As I've written a zillion times before, clear corrections for honest (or even dishonest) mistakes are a good thing, and they make me trust a person/institution more rather than less, especially when freely given.
Since they're often hard to find, I wondered if someone had thought about setting up a database or blog of corrections? Stop me if it's already been done (or rather, link me) but I think it might be useful, if not as a database to inform people, at least as a tool for gathering them all in one place, and triggering some conversations and thoughts about them.
In the world of academia you might enjoy:
http://retractionwatch.wordpress.com/And in case you missed it, here's is the ubercorrection:
http://www.thesun.co.uk/sol/homepage/hygiene/home/article190130.ece
IN an article published on The Sun website on January 27 under the headline ?Gollum joker killed in live rail horror’ we incorrectly stated that Julian Brooker, 23, of Brighton, was blown 15ft into the air after accidentally touching a live railway line.
His parents have asked us to make clear he was not turned into a fireball, was not obsessed with the number 23 and didn’t go drinking on that date every month.
Julian’s mother did not say, during or after the inquest, her son often got on all fours creeping around their house pretending to be Gollum.
Also, quotes from a witness should have been attributed to Gemma Costin not Eva Natasha.

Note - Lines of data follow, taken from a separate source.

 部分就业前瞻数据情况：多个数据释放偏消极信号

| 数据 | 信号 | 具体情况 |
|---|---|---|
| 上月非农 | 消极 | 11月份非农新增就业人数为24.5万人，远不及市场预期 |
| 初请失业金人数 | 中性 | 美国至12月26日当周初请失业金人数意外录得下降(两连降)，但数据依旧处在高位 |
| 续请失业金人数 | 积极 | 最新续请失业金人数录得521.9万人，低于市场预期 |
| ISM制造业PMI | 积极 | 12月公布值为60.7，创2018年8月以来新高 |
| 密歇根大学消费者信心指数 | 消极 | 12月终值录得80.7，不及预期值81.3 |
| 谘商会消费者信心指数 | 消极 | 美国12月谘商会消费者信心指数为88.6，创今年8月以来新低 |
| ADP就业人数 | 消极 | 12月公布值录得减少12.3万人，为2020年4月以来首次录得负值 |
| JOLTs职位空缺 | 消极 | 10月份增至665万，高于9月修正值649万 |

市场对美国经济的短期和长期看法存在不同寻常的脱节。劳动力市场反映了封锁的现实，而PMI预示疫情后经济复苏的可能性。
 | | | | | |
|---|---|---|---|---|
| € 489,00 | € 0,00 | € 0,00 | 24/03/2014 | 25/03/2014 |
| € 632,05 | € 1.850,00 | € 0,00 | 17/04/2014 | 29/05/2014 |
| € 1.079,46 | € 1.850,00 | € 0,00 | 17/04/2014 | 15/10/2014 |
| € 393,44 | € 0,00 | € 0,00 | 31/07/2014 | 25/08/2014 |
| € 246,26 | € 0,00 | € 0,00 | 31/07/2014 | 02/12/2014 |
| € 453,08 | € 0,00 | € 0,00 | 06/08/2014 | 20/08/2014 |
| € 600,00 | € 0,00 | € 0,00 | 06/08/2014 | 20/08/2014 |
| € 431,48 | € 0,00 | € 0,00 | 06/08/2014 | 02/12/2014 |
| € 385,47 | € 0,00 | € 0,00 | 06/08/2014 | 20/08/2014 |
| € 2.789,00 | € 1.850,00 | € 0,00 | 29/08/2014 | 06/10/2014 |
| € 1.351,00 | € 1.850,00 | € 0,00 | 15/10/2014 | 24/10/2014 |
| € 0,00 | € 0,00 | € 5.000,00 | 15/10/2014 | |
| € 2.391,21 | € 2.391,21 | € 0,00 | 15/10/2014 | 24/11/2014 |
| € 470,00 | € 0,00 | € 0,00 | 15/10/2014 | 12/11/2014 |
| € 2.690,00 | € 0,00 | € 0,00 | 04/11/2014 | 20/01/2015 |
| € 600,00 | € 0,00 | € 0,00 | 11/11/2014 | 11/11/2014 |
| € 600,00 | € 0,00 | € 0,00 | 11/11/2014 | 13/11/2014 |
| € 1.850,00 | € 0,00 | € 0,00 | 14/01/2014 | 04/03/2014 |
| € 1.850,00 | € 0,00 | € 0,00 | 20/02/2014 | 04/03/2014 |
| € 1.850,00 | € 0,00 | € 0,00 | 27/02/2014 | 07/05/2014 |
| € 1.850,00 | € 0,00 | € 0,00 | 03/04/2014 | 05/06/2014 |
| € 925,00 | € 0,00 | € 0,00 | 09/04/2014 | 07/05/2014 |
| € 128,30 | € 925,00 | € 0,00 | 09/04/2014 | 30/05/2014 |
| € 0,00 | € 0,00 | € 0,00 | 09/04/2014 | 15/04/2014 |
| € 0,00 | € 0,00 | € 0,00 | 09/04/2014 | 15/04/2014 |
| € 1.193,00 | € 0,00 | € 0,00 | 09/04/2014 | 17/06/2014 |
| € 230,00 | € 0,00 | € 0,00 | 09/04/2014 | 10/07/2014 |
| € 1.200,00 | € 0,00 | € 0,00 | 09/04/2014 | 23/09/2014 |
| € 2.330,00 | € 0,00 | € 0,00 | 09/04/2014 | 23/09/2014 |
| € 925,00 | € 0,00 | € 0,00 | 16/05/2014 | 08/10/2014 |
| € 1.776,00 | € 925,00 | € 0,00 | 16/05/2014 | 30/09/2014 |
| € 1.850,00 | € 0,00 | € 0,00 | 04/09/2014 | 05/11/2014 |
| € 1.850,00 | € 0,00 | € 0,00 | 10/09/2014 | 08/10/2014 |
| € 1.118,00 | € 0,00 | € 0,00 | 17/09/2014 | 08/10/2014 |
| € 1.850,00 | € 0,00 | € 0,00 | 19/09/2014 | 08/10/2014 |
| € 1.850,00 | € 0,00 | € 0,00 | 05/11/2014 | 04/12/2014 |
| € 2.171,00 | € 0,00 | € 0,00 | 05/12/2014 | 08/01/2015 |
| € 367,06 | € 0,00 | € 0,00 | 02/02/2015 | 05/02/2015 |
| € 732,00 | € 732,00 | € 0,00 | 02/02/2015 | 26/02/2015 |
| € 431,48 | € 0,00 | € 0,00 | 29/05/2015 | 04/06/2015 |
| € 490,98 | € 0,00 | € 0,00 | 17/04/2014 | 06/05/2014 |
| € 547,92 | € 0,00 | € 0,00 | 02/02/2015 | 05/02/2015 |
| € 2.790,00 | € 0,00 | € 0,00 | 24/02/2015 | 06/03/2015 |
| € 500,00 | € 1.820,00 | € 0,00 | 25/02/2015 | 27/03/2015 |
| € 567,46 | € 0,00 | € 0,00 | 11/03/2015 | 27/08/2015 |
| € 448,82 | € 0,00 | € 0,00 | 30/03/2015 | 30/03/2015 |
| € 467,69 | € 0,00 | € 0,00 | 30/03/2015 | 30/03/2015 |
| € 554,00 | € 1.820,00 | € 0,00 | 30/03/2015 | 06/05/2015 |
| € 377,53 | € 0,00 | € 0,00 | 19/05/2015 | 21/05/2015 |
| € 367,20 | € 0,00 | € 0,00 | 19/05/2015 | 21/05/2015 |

We apologise for the distress this has caused Julian’s family and friends.
Update:
I'm a bit of a dumbass for forgetting this site, which I've visited before:
http://www.regrettheerror.com/
though it's generally jsut the funnier ones.
In my fantasy world, we'd have a set of community-sourced factual corrections and background material on a structured database of news stories, but that wld take a few million quid more than we have at our disposal.